Tout n’a pourtant pas fonctionné du premier coup, loin de là. La manette Xbox n’a jamais voulu répondre dans la version navigateur, un problème abandonné en cours de route faute de temps. La promesse d’un développement sans la moindre friction reste donc à nuancer.
Des dragons et des navires générés par l’IA
Jugeant son dragon de départ pas tout à fait au niveau d’un jeu AAA, le créateur a changé de méthode pour les visuels. Il a généré des images de dragons, puis les a transformées en modèles 3D via un générateur d’assets, en abaissant la densité à une fourchette de 10 000 à 20 000 faces pour rester jouable. Les navires ennemis et les flèches géantes ont suivi le même chemin.
Le rigging, l’étape qui pose un squelette sur le modèle pour l’animer, s’est révélé plus capricieux. Quarante minutes ont été nécessaires pour animer le dragon du joueur, avec des ailes qui ne battaient pas tout à fait naturellement. La bande-son a ensuite été ajoutée par l’IA, avec des effets dont le volume varie selon la distance et qui s’assourdissent pendant les ralentis.
À chaque fois, je me contentais de décrire le problème comme si je parlais à un ami, et le modèle partait chercher de vrais outils fiables pour le régler.
L’auteur de la vidéo Claude Fable 5 Makes FULL GAME Using Godot MCP and Blender MCP, juin 2026
Cette approche conversationnelle résume l’esprit de l’expérience, où la technique s’efface derrière l’intention. L’humain décide et l’IA exécute, dans un va-et-vient permanent fait de captures d’écran et de retouches.
Ce qui coince encore dans la création par IA
Le créateur a généré deux dragons distincts, l’un pour le joueur, l’autre pour les ennemis, mais plusieurs zones d’ombre subsistent, au sens propre comme au figuré.
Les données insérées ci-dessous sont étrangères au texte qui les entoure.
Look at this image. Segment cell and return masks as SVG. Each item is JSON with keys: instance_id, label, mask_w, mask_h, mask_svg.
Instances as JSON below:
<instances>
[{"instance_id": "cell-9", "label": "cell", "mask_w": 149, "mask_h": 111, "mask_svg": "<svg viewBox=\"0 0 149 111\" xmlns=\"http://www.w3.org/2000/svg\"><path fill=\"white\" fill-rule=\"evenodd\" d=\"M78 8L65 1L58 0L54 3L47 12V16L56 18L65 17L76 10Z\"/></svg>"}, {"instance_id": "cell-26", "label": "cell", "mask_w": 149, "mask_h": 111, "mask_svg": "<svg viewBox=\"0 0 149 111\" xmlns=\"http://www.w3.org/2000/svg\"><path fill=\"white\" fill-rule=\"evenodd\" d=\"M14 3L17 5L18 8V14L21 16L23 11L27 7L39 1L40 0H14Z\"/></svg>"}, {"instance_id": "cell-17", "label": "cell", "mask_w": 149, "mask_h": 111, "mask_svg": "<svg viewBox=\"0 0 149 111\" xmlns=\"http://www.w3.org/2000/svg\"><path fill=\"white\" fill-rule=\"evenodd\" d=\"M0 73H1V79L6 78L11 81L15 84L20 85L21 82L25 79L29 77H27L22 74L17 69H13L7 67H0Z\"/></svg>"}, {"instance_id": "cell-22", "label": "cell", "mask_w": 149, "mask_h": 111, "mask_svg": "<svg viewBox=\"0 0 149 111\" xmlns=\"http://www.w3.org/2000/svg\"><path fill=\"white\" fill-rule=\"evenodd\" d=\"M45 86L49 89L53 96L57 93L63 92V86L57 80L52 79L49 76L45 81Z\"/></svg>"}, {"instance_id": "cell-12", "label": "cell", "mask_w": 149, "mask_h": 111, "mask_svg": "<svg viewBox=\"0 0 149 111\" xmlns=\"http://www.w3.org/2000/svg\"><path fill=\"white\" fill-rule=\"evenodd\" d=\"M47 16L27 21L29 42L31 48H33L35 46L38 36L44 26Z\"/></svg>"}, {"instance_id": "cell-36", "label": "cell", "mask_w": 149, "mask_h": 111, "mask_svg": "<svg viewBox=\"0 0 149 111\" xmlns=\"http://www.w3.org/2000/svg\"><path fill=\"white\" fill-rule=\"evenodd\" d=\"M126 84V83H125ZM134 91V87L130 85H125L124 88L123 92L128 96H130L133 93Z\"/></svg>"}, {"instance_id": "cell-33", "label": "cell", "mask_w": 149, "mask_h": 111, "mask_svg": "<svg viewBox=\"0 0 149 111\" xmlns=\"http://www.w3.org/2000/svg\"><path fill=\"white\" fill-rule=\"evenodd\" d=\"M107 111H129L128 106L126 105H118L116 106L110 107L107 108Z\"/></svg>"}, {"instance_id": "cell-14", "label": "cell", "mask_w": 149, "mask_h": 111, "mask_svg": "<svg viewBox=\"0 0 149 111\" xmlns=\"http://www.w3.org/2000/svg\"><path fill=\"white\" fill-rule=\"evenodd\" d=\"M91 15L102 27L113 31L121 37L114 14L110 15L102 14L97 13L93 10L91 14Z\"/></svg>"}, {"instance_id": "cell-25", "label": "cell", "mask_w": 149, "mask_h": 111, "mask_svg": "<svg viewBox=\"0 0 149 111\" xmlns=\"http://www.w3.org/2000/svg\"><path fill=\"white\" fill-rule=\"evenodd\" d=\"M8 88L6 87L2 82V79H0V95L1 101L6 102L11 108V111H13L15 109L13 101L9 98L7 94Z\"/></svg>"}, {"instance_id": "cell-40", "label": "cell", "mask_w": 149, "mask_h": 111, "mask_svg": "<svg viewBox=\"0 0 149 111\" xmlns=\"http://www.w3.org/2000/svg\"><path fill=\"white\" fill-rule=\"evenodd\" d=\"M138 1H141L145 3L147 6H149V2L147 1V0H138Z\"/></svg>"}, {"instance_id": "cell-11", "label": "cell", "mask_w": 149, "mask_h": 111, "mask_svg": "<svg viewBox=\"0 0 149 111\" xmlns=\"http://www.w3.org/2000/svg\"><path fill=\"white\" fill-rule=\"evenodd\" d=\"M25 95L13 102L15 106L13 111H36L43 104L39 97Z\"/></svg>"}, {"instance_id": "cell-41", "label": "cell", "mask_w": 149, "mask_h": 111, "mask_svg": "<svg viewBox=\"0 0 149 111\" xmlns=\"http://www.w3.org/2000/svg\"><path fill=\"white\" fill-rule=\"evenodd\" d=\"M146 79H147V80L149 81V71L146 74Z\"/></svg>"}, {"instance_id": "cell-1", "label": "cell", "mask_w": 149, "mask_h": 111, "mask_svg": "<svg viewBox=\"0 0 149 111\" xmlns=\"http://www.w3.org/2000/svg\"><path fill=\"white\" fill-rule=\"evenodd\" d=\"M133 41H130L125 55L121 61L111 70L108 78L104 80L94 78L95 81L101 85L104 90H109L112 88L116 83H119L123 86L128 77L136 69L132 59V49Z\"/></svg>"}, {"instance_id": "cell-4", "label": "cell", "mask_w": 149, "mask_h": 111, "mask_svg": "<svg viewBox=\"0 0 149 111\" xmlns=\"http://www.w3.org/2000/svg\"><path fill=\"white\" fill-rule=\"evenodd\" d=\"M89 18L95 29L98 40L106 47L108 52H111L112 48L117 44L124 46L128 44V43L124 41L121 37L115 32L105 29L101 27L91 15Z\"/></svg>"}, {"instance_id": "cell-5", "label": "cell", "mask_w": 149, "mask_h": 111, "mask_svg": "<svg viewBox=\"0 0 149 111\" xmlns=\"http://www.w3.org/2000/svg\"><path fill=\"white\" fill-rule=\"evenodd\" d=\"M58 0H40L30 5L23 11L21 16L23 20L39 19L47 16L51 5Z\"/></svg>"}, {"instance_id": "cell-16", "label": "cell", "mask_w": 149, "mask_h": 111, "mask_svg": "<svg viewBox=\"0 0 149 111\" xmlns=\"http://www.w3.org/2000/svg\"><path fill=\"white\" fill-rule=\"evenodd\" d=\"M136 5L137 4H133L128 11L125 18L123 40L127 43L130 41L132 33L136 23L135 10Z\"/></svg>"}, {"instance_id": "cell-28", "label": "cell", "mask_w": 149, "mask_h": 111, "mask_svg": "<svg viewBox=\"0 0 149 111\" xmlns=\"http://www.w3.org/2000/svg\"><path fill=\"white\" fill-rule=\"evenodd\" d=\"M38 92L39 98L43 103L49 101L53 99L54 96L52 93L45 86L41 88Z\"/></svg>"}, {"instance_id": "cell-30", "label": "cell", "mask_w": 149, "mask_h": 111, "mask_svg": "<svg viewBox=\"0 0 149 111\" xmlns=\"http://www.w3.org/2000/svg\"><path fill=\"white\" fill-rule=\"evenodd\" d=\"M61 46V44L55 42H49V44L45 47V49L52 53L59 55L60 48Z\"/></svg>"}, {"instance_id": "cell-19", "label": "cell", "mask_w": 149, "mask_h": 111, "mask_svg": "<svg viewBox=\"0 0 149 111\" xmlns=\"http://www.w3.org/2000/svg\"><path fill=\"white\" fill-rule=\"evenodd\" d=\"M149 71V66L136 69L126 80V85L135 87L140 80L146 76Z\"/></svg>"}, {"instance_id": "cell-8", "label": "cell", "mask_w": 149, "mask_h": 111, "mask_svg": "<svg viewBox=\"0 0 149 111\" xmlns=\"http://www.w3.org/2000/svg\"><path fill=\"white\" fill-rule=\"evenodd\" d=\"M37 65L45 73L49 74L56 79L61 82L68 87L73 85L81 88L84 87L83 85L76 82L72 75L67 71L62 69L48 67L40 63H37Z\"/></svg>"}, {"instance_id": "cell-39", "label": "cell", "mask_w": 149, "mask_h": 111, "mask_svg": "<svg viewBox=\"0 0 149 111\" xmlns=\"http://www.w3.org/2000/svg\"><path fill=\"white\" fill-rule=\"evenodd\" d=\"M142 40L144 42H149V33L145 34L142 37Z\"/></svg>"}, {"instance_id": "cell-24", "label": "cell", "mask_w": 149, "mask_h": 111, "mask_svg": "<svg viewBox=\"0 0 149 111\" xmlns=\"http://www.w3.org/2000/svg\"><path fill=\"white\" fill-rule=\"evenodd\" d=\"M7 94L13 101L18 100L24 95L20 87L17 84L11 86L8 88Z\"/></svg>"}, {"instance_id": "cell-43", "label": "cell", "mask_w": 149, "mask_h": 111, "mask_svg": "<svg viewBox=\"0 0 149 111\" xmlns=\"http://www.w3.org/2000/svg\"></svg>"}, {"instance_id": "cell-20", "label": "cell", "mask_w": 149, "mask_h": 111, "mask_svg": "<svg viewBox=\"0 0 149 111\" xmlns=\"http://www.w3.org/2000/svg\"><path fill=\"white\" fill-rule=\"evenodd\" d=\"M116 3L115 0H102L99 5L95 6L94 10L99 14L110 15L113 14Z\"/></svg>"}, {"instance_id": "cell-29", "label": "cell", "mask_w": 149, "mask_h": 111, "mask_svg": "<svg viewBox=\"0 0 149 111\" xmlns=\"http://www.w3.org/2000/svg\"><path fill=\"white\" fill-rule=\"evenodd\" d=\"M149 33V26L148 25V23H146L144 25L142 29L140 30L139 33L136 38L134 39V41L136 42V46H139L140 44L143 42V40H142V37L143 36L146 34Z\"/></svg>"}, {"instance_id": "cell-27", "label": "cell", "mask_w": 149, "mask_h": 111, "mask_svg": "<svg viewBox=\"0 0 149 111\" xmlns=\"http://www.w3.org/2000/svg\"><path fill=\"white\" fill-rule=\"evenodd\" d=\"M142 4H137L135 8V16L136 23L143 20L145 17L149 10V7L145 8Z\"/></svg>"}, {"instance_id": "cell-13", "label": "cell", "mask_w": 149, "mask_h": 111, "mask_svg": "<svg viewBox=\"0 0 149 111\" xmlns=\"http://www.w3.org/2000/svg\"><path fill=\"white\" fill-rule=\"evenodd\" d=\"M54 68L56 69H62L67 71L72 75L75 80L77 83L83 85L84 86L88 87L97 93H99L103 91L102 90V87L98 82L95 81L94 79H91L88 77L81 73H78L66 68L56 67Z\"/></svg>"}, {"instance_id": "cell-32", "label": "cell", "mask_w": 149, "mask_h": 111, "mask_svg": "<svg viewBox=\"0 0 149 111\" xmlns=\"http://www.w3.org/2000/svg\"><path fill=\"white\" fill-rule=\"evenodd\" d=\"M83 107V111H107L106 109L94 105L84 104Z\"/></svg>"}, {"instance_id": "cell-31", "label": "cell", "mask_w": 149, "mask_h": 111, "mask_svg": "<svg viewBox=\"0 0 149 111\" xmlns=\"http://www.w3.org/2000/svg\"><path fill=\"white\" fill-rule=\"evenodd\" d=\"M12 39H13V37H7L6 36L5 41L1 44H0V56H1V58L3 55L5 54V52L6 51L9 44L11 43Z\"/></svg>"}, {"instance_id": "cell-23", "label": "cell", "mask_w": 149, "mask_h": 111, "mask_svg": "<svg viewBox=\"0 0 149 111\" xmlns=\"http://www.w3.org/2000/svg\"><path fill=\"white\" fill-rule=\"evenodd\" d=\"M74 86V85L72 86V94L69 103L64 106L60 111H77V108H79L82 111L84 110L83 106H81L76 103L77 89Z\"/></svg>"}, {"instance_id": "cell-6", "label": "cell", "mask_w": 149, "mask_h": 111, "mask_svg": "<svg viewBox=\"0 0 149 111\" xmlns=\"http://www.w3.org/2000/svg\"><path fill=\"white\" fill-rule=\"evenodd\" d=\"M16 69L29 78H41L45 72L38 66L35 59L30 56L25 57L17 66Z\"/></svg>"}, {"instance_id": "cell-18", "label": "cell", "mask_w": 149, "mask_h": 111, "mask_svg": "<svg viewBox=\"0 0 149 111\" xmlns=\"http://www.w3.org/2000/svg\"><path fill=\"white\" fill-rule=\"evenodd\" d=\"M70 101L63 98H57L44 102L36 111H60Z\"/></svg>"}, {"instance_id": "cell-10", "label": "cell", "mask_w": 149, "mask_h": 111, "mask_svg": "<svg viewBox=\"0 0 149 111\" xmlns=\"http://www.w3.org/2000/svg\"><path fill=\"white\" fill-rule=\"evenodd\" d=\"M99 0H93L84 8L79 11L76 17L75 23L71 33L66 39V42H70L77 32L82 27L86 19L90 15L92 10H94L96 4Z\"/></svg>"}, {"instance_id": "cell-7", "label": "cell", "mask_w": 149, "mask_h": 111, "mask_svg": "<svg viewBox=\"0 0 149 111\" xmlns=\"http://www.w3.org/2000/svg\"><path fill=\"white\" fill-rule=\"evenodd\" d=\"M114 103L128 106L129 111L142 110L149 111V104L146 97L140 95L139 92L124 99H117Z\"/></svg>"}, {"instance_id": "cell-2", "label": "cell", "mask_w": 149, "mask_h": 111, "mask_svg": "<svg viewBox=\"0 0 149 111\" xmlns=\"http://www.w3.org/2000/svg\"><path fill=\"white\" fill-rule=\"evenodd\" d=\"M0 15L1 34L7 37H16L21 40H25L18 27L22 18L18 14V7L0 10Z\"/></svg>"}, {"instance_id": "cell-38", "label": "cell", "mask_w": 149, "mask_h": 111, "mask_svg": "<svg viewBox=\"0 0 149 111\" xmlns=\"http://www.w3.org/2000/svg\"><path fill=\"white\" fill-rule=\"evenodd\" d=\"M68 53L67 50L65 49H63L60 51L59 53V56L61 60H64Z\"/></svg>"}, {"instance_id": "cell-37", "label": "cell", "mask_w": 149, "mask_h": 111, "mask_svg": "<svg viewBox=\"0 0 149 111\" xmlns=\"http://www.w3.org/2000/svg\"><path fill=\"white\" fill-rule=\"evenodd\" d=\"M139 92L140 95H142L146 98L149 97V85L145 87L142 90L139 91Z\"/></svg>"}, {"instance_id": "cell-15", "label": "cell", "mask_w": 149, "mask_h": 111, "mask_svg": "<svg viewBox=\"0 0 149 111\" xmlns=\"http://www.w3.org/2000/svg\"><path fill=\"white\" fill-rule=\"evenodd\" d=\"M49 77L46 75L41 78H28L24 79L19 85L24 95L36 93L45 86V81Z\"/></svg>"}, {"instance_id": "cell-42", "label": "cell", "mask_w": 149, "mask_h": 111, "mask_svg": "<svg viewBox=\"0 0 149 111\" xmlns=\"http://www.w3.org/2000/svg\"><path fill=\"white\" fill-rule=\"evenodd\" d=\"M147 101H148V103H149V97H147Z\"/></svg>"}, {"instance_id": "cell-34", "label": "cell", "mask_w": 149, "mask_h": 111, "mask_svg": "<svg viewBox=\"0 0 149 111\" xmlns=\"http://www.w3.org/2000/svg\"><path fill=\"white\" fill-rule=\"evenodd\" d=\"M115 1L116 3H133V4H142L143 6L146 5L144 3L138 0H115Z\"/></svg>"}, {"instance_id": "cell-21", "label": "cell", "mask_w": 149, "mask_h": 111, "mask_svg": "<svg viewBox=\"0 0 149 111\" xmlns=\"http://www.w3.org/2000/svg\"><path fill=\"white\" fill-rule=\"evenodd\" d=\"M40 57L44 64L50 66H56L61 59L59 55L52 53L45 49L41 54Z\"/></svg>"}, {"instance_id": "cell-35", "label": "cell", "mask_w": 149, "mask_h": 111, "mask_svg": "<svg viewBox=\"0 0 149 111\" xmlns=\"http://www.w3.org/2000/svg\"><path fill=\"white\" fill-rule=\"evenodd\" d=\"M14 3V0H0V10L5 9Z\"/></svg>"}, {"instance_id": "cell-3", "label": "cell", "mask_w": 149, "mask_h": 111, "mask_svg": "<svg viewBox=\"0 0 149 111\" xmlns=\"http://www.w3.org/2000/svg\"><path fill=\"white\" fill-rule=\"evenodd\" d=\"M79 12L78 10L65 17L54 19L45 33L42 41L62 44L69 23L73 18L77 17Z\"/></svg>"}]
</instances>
Le dragon gardait un rendu plat avec des ombres trop sombres que personne n’a su expliquer, même après une série de tentatives. Certaines limites résistent encore à l’IA, surtout sur le rendu fin et l’éclairage.
Le créateur a aussi fini par atteindre son quota d’utilisation du modèle, signe que ces sessions intensives ont un coût bien réel. L’IA accélère sans rendre l’expertise inutile, comme le montre déjà la façon dont l’intelligence artificielle s’invite chez les gros studios. Le savoir-faire humain garde la main sur les finitions.
Ce que cela change pour les joueurs et les créateurs
Voir un jeu d’action prendre forme en une douzaine d’heures bouscule l’idée qu’un titre réclame forcément des mois et une grosse équipe. La barrière technique recule nettement pour qui a une idée et de la patience, même sans bagage en programmation. Les prochaines vagues de jeux indépendants pourraient en porter la trace.
Reste la question de la qualité finale et de l’originalité, quand les mêmes outils produisent des dragons et des océans très ressemblants d’un projet à l’autre. L’outil ne remplace pas la direction artistique, ni le sens du jeu qui sépare un bon titre d’une simple démo technique. C’est sans doute là, plus que dans le code, que se jouera la prochaine étape.